Hintergrund: Im vergangenen Frühjahr einigten sich unter der Regie von SP-Finanzdirektorin Eva Herzog alle Parteispitzen (ausser BastA!) auf einen sogenannten «Hinterzimmer-Deal». Die Steuervorlage 17 sollte für die Linken soziale Abfederungen, für die Bürgerlichen steuerliche Entlastungen beinhalten. Der CVP wurde ein Steuerabzug auf selbstbezahlte Krankenkassenprämien gewährt. Die Parteispitze gab das Versprechen ab, die Initiative zu den Krankenkassenprämien zurückzuziehen.

Resultat: Der SV17-Kompromiss passierte an der Urne fast 80 Prozent Ja-Stimmen. Aber nun beharrt das CVP-Initiativkomitee dennoch auf der Krankenkassen-Initiative. Offizieller Grund: Die Ablehnung der Spitalfusion. Man sei nicht bereit, die daraus erfolgenden Mehrkosten dem Mittelstand aufzubürden. Obwohl sich die CVP mit ihrer Initiative massive Gegenwehr und öffentliche Schelte einholte, rechnen Polit-Insider mit guten Chancen für die Initiative. Völlig unklar ist, wie teuer die Krankenkassen Initiative für Basel-Stadt wird. Es kursieren Zahlen von 20 bis 200 Millionen Franken pro Jahr.

Telebasel fragt: Wie fair ist die Initiative? Und ist die Steuerbelastung des Mittelstands in Basel zu hoch?

Zünfte: Frauen ausgeschlossen?

Klartext vom Bürgerrat: «Die Zünfte haben keine staatlichen Aufgaben, deshalb gilt für sie nicht das Gleichstellungsgesetz des Kantons», sagte Präsidentin Fabienne Beyerle (FDP) zum Anliegen der SP, wonach Zünfte und Ehrengesellschaften Frauen aufzunehmen hätten, ohne spezielles Prozedere oder weitere Verfahrenshürden.

Die SP stellt sich auf den Standpunkt: Die Zünfte gehören zur Bürgergemeinde, sie haben einen öffentlich-rechtlichen Status. Derzeit nehmen nur drei Zünfte Frauen in normalem Prozedere auf. In Paragraf 3 der Zunftordnung steht: «In eine Zunft kann jeder männliche und wohlbeleumdete Bürger der Stadt Basel aufgenommen werden, der das 18. Altersjahr zurückgelegt hat, nicht entmündigt ist und nicht bereits einer anderen Zunft, ausgenommen die Akademische Zunft, angehört.

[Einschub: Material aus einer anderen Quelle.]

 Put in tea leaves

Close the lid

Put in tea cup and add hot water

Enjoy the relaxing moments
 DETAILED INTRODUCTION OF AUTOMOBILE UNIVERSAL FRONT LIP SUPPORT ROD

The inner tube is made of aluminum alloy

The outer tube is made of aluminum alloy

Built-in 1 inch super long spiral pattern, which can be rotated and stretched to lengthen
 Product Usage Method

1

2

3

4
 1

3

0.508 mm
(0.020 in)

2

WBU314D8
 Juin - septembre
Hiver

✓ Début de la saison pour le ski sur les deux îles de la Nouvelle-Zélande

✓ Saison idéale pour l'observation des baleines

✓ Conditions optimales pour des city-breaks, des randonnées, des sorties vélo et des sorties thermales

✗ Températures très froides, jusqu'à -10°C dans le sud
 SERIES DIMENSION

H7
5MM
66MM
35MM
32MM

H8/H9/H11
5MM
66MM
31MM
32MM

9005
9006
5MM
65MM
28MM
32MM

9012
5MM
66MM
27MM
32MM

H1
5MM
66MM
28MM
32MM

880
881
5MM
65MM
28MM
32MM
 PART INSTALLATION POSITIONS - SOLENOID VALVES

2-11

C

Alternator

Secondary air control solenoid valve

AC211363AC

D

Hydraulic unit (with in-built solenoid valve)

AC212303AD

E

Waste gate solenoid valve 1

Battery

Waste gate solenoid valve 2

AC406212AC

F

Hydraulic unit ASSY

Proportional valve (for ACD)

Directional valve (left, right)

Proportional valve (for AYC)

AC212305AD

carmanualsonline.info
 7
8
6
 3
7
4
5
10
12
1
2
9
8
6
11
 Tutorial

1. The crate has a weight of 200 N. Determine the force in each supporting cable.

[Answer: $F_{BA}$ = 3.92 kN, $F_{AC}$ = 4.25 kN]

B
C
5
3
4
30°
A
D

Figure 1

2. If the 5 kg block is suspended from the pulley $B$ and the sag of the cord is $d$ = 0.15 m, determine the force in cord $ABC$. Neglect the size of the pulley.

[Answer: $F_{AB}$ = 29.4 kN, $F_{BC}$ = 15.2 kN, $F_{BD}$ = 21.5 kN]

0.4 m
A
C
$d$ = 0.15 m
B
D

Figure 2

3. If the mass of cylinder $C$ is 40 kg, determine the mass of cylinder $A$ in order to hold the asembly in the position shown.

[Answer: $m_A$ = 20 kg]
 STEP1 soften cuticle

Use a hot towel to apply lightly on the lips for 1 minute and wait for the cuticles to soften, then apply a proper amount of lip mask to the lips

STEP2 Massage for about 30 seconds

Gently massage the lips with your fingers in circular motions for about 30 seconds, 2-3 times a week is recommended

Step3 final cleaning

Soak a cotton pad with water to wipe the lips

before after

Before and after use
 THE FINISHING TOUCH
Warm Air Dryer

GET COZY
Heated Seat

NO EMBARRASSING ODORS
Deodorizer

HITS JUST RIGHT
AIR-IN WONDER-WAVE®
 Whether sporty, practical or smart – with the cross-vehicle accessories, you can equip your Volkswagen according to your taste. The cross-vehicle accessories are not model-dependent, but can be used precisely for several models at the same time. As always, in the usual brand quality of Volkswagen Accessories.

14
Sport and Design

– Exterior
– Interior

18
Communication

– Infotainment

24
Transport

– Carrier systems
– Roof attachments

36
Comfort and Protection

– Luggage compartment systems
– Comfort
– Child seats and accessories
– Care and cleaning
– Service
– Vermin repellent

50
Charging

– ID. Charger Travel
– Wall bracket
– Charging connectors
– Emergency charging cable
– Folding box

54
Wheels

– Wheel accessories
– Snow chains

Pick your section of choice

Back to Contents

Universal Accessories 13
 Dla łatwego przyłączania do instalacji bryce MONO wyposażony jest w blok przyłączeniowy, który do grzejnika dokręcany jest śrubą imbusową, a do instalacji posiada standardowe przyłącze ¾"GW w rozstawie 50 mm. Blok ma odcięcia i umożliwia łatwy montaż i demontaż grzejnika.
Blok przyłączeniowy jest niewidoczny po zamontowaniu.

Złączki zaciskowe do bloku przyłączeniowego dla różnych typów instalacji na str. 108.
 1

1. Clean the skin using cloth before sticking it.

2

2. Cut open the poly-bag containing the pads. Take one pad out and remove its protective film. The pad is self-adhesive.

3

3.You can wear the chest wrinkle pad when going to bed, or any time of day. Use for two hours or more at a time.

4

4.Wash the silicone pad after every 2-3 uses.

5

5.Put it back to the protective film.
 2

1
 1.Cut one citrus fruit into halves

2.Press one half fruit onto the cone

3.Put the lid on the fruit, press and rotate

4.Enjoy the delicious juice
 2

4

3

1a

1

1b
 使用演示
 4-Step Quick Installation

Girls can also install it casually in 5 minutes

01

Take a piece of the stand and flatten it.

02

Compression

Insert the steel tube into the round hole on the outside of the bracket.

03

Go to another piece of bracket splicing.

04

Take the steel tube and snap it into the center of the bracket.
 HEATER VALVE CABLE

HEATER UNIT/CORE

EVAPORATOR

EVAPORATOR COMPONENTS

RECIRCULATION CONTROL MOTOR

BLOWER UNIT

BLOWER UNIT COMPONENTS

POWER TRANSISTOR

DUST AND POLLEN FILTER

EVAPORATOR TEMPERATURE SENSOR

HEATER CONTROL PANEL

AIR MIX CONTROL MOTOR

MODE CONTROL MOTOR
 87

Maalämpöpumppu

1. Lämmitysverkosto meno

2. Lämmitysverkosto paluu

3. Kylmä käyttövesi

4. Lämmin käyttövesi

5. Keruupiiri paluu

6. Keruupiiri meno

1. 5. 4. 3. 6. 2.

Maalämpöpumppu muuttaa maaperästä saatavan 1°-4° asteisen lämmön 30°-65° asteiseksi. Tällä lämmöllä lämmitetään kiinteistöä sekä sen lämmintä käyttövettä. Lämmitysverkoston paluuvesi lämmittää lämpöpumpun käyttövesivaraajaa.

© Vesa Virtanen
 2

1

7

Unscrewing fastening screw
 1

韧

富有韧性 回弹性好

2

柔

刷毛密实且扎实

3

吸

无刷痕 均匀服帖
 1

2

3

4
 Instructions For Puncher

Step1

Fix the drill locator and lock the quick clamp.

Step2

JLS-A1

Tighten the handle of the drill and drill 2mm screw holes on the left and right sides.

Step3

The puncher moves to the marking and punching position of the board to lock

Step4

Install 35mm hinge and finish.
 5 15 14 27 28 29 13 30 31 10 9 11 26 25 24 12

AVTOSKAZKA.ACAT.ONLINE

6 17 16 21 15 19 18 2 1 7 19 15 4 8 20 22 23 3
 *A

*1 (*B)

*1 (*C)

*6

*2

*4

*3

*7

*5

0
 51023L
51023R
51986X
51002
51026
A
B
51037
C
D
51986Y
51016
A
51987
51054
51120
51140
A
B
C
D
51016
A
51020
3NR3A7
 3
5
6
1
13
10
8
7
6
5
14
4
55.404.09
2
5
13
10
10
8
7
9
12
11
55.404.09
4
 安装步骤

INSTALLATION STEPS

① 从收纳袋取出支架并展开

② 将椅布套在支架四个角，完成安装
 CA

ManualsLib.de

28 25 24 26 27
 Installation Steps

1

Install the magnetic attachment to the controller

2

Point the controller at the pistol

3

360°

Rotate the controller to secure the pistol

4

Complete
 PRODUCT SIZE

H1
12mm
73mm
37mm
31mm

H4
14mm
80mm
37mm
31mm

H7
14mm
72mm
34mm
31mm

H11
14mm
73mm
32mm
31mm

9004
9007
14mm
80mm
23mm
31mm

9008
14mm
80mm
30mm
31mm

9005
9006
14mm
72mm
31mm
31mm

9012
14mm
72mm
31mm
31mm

Punkt 2: Eine Zunft kann durch Beschluss der Zunftversammlung Frauen den Männer gleichstellen. In diesem Fall gelten die in diesem Reglement umschriebenen Rechte und Pflichten von Zunftbrüdern und Vorgesetzten auch für Frauen».

Die Frage wird die Bürgergemeinde weiter beschäftigen. Offenbar wird die Frage in Zunftkreisen sehr ernst genommen. Wie Telebasel erfuhr, planen Zünfte, im Falle einer Pflicht zur Aufnahme von Frauen, die eigene Auflösung, um sich in einer anderen Rechtsform neu zu bilden, damit die Männer unter sich bleiben könnten.

Telebasel fragt: Darf man den Frauen weiterhin gesellschaftliche Zugänge verweigern?

5G: Ärzte fordern Moratorium

Das Genfer Kantonsparlament hat am Mittwochabend eine Motion für ein Moratorium von 5G-Antennen auf Kantonsgebiet überwiesen. Die Motion verlangt vor Aufhebung des Moratoriums unabhängige wissenschaftliche Erkenntnisse über etwaige Gesundheitsschäden. Genf nimmt damit eine Forderung der Ärztinnen und Ärzte für Umweltschutz (AefU) auf. Die AefU verlangen von den anderen Kantonen, dem Beispiel Genfs zu folgen.

Die AefU lehnen zudem die Erhöhung der Grenzwerte durch die Hintertüre ab: «Eine neue Technologie ohne Berechnungsgrundlagen und Messvorschriften und ohne fundierte Untersuchung der biologischen Effekte einzuführen. ist medizinisch nicht zu verantworten.» Auch bei den Basler Grünen wird über einen entsprechenden Vorstoss diskutiert.

Die Swisscom gibt Gas beim Ausbau von 5G: Der grösste Telekomkonzern will bis Ende Jahr über 90 Prozent der Schweiz mit der neuen Mobilfunkgeneration abdecken.

Der neue Mobilfunk-Standard gilt als höchst umstritten. Einerseits verspricht er schnelleres Surfen im Internet und eröffnet neue technologische Möglichkeiten. Andererseits fürchten sich Kritiker vor der Strahlenbelastung und den Risiken der Digitalisierung des Lebens. Befürworter von 5G sagen: Die Schweiz dürfe aus wirtschaftlichen Gründen den Anschluss an die neue Technologie nicht verpassen. Man könne nicht warten, bis alle Studien zur allfälligen Schädlichkeit auf dem Tisch liegen.

Telebasel fragt: Dürfen wir eine Technologie einführen, ohne die Ergebnisse unabhängiger Studien abzuwarten?